Near daily clashes between police battling protesters denouncing Islamist Egyptian President Mohamed Morsi killed at least 10 people last week in different parts of Egypt.
Hundreds of police officers went on strike over complaints about working conditions and allegations that the country’s Islamist-led government is trying to infuse the force with supporters, dragging it into the country’s highly polarized politics.
Ibrahim appealed yesterday for all parties to leave the police out of the political tug-of-war.
On Saturday protesters torched buildings in Cairo and tried unsuccessfully to disrupt international shipping on the Suez Canal after a court ruling on a deadly soccer riot.
The ruling enraged residents of Port Said, at the northern entrance of the Suez Canal, by confirming the death sentences imposed on 21 local soccer fans for their role in the riot last year, when more than 70 people were killed.
However, the court also angered rival fans in Cairo by acquitting a further 28 defendants whom they wanted punished, including seven members of the police force.

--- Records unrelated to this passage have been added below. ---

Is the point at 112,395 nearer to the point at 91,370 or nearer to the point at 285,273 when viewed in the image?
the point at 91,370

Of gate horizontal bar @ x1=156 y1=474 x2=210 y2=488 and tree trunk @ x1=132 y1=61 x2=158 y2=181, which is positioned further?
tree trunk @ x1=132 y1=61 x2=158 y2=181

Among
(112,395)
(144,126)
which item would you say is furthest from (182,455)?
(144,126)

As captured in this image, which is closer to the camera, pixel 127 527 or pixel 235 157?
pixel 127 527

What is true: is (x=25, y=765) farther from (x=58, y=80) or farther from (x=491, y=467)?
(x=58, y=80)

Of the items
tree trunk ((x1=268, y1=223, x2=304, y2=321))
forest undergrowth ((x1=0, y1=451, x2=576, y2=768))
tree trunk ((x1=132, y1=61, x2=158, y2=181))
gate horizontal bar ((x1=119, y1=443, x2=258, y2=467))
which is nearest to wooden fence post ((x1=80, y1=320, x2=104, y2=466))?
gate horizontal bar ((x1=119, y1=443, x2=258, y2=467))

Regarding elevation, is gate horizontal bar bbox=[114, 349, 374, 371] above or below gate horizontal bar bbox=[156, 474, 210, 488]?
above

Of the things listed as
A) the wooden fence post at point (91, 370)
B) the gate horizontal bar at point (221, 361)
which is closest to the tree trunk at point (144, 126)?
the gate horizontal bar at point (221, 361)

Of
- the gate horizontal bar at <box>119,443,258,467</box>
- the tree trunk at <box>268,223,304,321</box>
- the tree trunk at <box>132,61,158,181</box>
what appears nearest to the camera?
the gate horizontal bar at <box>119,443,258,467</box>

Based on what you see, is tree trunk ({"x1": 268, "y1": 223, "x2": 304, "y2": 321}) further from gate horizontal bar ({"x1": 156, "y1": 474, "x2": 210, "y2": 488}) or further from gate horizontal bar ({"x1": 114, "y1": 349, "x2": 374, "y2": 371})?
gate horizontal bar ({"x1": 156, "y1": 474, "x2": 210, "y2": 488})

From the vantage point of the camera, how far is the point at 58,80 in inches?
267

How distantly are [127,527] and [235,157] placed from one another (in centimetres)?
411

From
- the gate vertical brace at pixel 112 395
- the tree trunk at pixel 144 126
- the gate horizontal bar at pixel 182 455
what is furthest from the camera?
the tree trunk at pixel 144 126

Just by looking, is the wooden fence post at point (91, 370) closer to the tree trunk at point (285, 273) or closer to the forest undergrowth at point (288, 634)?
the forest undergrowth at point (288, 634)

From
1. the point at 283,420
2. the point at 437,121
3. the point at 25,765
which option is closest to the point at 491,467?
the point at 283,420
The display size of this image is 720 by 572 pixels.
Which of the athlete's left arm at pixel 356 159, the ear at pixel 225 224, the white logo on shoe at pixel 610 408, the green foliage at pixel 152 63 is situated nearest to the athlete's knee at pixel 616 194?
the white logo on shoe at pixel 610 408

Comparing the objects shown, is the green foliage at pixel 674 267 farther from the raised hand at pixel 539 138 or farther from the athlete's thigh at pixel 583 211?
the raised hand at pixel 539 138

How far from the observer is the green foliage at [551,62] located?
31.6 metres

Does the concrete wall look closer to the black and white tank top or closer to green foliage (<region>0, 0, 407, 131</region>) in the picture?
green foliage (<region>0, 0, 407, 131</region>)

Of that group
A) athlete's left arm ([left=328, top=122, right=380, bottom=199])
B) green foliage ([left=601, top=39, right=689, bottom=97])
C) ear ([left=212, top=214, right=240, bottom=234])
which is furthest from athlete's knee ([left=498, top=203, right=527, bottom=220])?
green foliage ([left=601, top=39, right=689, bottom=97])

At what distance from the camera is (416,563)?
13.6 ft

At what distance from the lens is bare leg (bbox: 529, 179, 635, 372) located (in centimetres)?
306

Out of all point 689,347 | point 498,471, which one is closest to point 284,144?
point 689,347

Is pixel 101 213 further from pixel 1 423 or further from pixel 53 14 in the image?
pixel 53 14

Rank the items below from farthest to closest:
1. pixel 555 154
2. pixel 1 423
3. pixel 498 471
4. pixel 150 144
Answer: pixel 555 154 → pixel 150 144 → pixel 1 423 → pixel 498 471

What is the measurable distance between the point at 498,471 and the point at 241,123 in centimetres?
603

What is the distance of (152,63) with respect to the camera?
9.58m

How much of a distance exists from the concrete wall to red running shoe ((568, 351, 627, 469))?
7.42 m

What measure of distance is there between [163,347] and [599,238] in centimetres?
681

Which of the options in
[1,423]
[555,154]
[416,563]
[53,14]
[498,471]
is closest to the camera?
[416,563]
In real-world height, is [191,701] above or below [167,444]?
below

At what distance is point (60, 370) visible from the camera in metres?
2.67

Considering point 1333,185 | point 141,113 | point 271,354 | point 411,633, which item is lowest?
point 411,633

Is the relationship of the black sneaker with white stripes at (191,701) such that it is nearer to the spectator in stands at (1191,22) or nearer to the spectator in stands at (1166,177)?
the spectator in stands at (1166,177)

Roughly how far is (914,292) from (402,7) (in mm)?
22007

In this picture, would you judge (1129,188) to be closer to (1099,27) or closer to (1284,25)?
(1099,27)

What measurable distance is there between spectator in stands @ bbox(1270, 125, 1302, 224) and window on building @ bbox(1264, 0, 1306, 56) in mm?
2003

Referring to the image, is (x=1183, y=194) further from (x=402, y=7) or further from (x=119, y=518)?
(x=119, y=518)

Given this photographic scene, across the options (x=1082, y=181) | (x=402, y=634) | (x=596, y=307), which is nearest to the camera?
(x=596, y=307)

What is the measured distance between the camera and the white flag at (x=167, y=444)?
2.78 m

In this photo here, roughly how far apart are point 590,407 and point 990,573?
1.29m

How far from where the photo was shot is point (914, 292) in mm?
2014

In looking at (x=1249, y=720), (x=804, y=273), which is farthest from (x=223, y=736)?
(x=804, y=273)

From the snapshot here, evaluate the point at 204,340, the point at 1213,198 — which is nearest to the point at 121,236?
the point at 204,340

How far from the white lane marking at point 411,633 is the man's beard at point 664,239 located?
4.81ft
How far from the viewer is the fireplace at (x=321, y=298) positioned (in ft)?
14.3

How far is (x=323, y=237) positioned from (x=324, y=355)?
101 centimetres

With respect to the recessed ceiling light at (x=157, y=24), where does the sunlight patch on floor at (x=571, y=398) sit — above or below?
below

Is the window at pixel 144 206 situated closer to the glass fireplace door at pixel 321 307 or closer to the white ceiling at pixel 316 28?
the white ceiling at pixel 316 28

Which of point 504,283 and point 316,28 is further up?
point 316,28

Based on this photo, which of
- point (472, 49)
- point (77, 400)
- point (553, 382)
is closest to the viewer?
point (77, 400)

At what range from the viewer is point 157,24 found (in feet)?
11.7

Security sources said two people, a man in his 30s and a young boy, had died in Cairo from the effects of tear gas and rubber bullets. A total of 65 people were injured.
In a statement the presidency condemned the violence. The Cabinet issued a similar statement and called on Egyptians to unite and respect court rulings.
On Thursday, Egypt’s election committee scrapped a timetable under which voting for the lower house of parliament should have begun next month, following a court ruling that threw the entire polling process into confusion.
The stadium riot took place last year at the end of a match in Port Said between the local side al-Masry and Cairo’s al-Ahly team. Spectators were crushed when panicked crowds tried to escape from the stadium after a pitch invasion by al-Masry supporters. Others fell or were thrown from terraces.
Judge Sobhy Abdel Maguid, listing the names of the 21 al-Masry fans, said the Cairo court had confirmed “the death penalty by hanging.”
He also sentenced five more people to life imprisonment while others out of a total of 73 defendants received shorter terms.